Client-Side Collector
Deploy the open-source Docker agent in your network for air-gapped and defense environments.
Overview
The MergeWhy Collector is an open-source Docker agent designed for defense, government, and highly regulated organizations that cannot send source code to external SaaS platforms. It runs inside your network, evaluates change evidence locally, signs attestations with Ed25519, and pushes only structured results to the MergeWhy API.
Tip
Installation
Docker
services:
mergewhy-collector:
image: ghcr.io/mergewhy/collector:latest
restart: unless-stopped
environment:
MERGEWHY_API_URL: https://app.mergewhy.com
MERGEWHY_API_KEY: mw_live_...
SCM_PROVIDER: github
GITHUB_TOKEN: ghp_...
GITHUB_BASE_URL: https://github.example.com/api/v3
COLLECTOR_FRAMEWORKS: soc2,sox_itgc
POLL_INTERVAL_SECONDS: 300
COLLECTOR_PRIVATE_KEY: "base64-encoded-ed25519-private-key"
ports:
- "8080:8080" # Health endpointKubernetes
apiVersion: apps/v1
kind: Deployment
metadata:
name: mergewhy-collector
spec:
replicas: 1
selector:
matchLabels:
app: mergewhy-collector
template:
spec:
containers:
- name: collector
image: ghcr.io/mergewhy/collector:latest
envFrom:
- secretRef:
name: mergewhy-collector-secrets
ports:
- containerPort: 8080
livenessProbe:
httpGet:
path: /health
port: 8080
periodSeconds: 30
readinessProbe:
httpGet:
path: /health
port: 8080
periodSeconds: 10Key Generation
The collector uses Ed25519 asymmetric cryptography. Generate a keypair and register the public key in MergeWhy:
# Generate a new Ed25519 keypair
docker run --rm ghcr.io/mergewhy/collector:latest keygen
# Output:
# Private Key (keep secret):
# MC4CAQAwBQYDK2VwBCIE...
#
# Public Key (register in MergeWhy):
# MCowBQYDK2VwAyEA...
#
# Fingerprint (sha256):
# sha256:a1b2c3d4e5f6...Register the public key in Settings → Developer → Collector Keys.
Operating Modes
- Daemon (default) — Continuously polls for open PRs at the configured interval
- Once (
--once) — Single poll cycle then exits.
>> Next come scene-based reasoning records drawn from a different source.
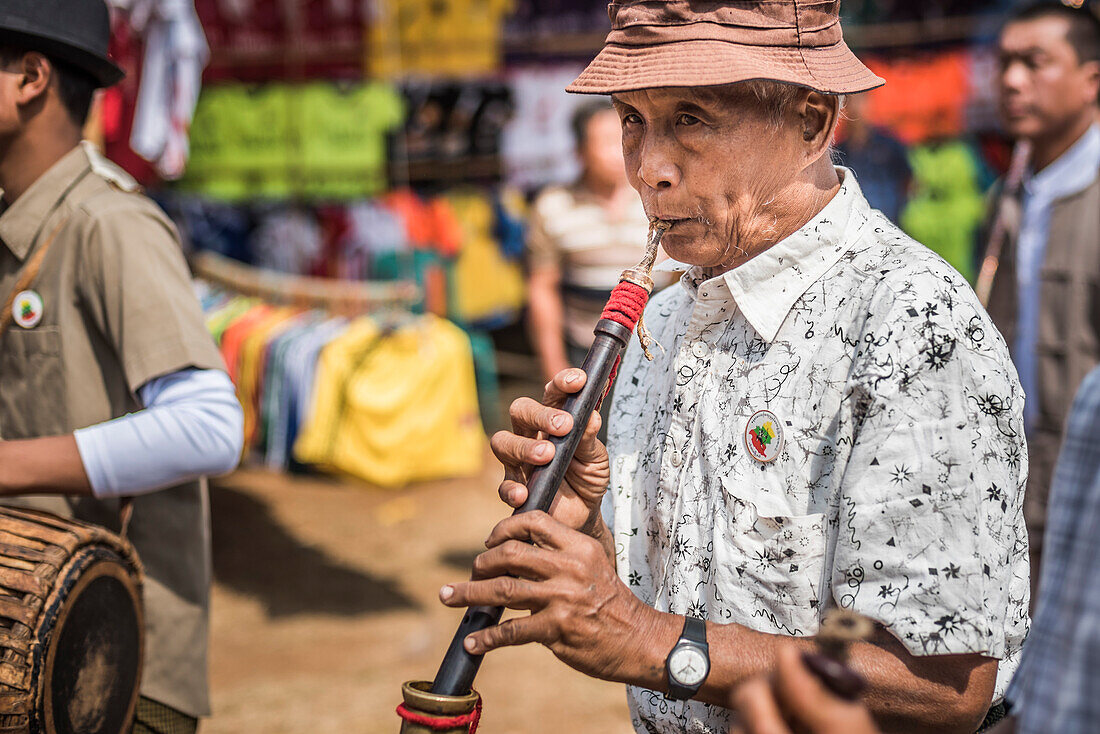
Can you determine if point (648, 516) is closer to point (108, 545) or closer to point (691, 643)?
point (691, 643)

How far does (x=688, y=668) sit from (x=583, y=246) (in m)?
3.67

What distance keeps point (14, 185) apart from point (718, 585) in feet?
6.09

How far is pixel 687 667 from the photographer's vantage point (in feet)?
4.57

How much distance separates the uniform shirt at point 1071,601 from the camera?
944mm

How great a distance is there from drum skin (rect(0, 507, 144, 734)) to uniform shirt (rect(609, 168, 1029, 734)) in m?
1.04

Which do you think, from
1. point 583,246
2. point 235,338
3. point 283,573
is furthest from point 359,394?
point 283,573

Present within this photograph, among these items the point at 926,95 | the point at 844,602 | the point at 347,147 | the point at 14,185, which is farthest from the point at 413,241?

Ideal for cron-scheduled runs - Scan (
--scan) — Scans all repositories for open PRs. Used for initial setup
Data Sovereignty
The collector enforces strict data boundaries. The following data is evaluated locally but never transmitted:
- Source code and diffs
- PR descriptions and commit messages
- Review comments and discussion threads
- CI/CD logs and test output
- Jira/Slack linked content
Only structured attestation results are sent to MergeWhy: evidence scores (0-100), boolean flags (has ticket, has review, has approval), per-control PASS/FAIL/WARNING status, and gap type identifiers.